Six days before my 46th birthday, I was sabotaged in public by a family member. Because my eleven year old son had been used as an unwitting pawn in the scheme to humiliate me, something in me snapped. It was my roller shade moment. After decades spent repressing abuse I endured as a child, the window shade I had pulled down to protect myself from repeated trauma flew up. I could not unsee what had been lurking behind it. I was bumped into Chapter II, forced to acknowledge my past and reckon with my trauma responses and their repercussions. I couldn’t stop using them to protect myself yet because I still needed them. So, I kept behaving mostly the same way I always had, only now I was aware how unhealthy my reactions to every little thing were. I didn’t know how to stop them, but I knew they were wrong. Every time I caught myself in an epic overreaction, the shame was overwhelming. I read a stack of self-help books and realized I needed to start regular therapy. Through therapy, I faced my past. It was painful and slow going. Every time I hurt my husband or my sons because I could not control my responses, I felt like the worthless person I was told as a child I was. I was a skipping record, stuck in a groove, doomed to repeat my patterns.

Chapter III

After some research, I decided to shift to a new therapist who offered EMDR therapy, which has helped thousands of people suffering from PTSD see their trauma in a different light. I’ve spent most of the past two years in this chapter. It has been an endless cycle of acting out my old habits, catching myself, acknowledging my behaviors and thoughts are not helpful, apologizing to myself and others for my missteps, and then forgiving myself and trying again from a more mindful place. Sometimes I would react in a more healthy manner immediately. Other times I had to sit with the negative pattern I had repeated for 5-10 minutes before understanding how I could do better and then ameliorating the situation for myself and those I had been unfair to. I saw my progress and was encouraged, but I also knew I could be in this chapter for decades until I was skilled enough spot the hole before falling into it.

Chapter IV

Recently, and with some extra assistance, I’ve had some legitimate success walking around the trauma hole. I can bump myself out of my well-worn groove and react differently in the moment. I’ve made it to Chapter IV. I don’t live here full-time, but I am finally here.
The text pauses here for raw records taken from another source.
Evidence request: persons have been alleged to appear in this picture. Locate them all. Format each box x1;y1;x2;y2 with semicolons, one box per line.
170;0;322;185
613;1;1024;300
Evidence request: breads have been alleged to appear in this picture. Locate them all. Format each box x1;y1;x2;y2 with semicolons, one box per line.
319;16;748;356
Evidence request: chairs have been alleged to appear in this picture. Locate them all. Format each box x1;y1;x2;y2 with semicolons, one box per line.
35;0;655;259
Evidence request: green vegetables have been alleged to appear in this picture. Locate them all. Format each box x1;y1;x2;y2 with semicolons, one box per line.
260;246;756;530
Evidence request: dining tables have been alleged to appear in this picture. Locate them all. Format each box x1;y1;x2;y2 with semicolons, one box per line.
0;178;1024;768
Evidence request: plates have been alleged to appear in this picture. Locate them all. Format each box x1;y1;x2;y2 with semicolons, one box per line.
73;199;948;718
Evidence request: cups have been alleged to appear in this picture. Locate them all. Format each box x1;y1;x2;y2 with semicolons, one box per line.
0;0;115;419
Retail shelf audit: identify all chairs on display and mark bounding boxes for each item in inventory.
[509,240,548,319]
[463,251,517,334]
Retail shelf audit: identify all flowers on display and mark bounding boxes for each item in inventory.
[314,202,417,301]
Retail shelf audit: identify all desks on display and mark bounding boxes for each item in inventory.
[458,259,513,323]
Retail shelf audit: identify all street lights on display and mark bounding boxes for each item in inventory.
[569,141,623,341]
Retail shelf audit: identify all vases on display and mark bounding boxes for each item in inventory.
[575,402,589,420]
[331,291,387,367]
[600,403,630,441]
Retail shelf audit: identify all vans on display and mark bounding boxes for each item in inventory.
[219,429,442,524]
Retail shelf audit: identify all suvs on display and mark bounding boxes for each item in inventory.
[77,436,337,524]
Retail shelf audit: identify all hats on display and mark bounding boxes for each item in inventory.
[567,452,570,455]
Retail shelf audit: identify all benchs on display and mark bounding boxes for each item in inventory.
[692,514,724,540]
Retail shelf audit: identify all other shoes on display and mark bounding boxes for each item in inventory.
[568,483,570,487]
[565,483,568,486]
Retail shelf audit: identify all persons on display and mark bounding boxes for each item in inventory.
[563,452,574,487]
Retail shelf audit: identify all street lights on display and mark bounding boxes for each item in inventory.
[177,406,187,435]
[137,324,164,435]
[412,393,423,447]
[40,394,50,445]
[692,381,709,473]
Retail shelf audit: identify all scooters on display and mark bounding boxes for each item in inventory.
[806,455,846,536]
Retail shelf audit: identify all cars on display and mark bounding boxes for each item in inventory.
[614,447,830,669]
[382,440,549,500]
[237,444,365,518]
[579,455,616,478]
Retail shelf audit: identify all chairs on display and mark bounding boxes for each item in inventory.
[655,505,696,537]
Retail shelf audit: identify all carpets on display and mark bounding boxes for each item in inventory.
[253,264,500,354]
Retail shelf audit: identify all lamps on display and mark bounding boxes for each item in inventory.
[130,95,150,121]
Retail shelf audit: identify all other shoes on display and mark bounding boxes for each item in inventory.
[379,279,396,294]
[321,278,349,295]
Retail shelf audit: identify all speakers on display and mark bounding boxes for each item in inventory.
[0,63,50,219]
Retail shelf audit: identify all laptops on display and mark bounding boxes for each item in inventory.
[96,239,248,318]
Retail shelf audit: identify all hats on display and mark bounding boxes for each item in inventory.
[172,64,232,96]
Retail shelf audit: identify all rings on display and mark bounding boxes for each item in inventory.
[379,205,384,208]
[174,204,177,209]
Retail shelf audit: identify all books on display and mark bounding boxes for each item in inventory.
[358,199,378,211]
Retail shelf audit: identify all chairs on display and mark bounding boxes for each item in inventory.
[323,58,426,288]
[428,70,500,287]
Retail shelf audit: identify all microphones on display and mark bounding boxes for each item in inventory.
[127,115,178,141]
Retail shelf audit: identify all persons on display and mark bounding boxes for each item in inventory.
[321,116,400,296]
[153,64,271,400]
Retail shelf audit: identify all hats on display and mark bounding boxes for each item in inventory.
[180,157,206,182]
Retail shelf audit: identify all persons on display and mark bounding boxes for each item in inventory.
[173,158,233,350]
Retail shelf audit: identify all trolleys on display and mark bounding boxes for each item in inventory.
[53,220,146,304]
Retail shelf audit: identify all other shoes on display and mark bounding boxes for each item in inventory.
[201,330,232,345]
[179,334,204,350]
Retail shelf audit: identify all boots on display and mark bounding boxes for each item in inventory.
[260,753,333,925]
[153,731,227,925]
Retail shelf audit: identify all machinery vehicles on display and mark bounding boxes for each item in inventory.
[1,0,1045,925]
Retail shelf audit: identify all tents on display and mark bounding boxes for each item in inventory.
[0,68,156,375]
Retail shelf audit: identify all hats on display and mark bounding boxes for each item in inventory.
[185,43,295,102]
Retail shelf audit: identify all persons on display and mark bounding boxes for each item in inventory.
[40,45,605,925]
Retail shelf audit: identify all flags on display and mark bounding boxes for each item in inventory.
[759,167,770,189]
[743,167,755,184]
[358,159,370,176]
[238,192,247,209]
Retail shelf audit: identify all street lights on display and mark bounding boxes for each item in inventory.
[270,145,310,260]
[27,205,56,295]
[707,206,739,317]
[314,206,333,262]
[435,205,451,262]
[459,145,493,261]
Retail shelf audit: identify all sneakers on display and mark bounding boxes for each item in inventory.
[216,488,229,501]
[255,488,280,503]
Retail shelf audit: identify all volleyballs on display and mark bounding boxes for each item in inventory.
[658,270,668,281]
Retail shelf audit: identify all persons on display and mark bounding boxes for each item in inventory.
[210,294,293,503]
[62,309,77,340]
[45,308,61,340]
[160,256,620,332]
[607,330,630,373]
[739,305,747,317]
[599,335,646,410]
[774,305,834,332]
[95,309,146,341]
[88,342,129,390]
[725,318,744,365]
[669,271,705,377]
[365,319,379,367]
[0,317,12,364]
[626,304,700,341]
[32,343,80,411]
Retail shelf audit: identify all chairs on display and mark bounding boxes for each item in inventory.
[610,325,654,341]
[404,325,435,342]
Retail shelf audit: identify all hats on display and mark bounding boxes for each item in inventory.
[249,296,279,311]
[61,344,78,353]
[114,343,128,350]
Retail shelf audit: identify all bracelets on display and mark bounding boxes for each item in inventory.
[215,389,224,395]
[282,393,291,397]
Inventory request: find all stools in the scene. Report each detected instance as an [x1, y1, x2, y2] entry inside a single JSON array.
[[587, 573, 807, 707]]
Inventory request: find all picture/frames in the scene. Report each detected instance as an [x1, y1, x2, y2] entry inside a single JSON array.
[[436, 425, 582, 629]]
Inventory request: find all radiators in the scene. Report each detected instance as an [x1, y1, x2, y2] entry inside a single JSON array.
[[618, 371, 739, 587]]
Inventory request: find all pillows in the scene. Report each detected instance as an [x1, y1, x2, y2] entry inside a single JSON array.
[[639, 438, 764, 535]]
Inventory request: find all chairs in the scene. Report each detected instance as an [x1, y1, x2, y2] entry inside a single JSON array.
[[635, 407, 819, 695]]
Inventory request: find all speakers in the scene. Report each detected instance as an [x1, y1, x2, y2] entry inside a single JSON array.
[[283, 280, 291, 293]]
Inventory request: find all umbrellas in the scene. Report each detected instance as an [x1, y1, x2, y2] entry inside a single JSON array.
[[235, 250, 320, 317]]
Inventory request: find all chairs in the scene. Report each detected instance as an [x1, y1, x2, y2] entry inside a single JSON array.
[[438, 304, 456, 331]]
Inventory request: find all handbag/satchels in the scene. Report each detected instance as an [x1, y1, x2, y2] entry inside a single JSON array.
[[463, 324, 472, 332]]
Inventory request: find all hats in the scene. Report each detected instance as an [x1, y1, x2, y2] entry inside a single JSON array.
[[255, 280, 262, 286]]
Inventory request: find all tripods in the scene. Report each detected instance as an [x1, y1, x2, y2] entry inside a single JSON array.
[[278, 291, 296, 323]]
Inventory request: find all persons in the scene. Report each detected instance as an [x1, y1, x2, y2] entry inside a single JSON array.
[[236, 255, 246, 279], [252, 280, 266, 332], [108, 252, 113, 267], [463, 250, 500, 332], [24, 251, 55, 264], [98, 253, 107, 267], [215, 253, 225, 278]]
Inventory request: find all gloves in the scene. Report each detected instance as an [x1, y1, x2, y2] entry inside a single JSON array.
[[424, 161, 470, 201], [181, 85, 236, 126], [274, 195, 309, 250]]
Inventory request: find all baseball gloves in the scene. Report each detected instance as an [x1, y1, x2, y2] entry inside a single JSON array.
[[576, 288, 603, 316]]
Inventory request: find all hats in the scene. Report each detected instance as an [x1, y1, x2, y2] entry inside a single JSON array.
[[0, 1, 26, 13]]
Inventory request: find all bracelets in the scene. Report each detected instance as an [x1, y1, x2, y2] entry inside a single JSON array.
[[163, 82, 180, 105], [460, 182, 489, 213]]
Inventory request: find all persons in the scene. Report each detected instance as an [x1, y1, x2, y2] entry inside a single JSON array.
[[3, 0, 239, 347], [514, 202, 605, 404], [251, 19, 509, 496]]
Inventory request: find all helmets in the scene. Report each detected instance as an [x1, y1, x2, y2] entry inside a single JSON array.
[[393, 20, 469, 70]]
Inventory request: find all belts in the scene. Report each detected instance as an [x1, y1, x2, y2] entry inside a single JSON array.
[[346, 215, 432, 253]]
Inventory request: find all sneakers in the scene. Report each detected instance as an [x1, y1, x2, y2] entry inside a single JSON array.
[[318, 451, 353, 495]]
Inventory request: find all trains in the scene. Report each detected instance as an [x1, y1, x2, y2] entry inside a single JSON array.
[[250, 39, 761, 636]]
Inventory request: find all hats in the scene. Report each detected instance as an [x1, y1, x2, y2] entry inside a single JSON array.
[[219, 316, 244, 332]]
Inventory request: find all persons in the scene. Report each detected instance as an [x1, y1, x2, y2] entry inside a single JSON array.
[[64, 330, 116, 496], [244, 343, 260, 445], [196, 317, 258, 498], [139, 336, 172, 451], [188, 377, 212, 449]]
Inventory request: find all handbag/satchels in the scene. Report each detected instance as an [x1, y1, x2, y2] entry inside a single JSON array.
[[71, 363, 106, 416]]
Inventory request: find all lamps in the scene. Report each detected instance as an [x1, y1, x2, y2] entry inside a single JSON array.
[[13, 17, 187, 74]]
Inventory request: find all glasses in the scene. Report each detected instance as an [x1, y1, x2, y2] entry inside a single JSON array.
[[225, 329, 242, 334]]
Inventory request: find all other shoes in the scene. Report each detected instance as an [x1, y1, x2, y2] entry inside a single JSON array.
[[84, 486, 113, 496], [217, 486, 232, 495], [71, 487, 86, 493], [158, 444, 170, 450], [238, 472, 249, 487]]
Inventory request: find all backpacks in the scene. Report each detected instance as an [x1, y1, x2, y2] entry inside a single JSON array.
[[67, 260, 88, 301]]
I catch negative thoughts mid-stream and I make a choice to walk around that hole. Holy shit. There is no way to explain what a monumental life shift this has been for me. While I still stumble into my old patterns a few times a day, I also stop them a few times a day. I’m owning my mistakes because I know I’m not expected to be perfect. I’m beating myself up less, looking in the mirror and seeing myself in a positive light more than a negative one. I’m stopping my inner bullshit before it gets loose. I’m holding myself accountable. Best of all, though, I’m holding others accountable too. I differentiate between a me problem and a you problem. And I am able to stand up for myself, walk away, and let someone else deal with their own inner bullshit. I no longer think I am broken or horrible or perpetually wrong. I am still working but I am more present. I am proud of myself.

Chapter V

A lot of people have lofty goals for their lives. They know what legacy they would like to leave behind. Me? I don’t concern myself with any of that. I just want to get to Chapter V and hopefully live there for a bit, with a reasonable level of control over my actions, some mindfulness, and a lot less reactivity. If I get to a place where my childhood trauma responses are a faint whisper or dull memory rather than a full-fledged fire alarm, I will have walked the path I believe I was meant to walk. My goal in this life is to recover, to do better for myself, my spouse, and my children, to break a cycle.

The light at the end of the tunnel is growing brighter. I know someday I won’t have to negotiate my way around the hole at all because I will have already walked down another street.